**MATERIAL FOR THIS TASK:**
*****
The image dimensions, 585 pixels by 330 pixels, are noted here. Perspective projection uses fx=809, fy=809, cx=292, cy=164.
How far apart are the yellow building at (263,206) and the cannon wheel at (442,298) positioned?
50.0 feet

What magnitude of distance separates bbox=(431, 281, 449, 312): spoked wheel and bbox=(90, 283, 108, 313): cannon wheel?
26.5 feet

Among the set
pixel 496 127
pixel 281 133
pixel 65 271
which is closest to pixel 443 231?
*****
**DIRECTIVE:** Please reproduce all of the data above word for word.

**EXERCISE OUTPUT:**
The image dimensions, 585 pixels by 330 pixels, are noted here. Perspective projection uses fx=809, fy=809, cx=292, cy=164.
How far apart are the yellow building at (263,206) and the cannon wheel at (442,298) positioned?
50.0 feet

What magnitude of distance separates bbox=(431, 281, 449, 312): spoked wheel and bbox=(90, 283, 108, 313): cannon wheel?
26.5 feet

Among the set
pixel 496 127
pixel 281 133
pixel 65 271
which is closest to pixel 443 231?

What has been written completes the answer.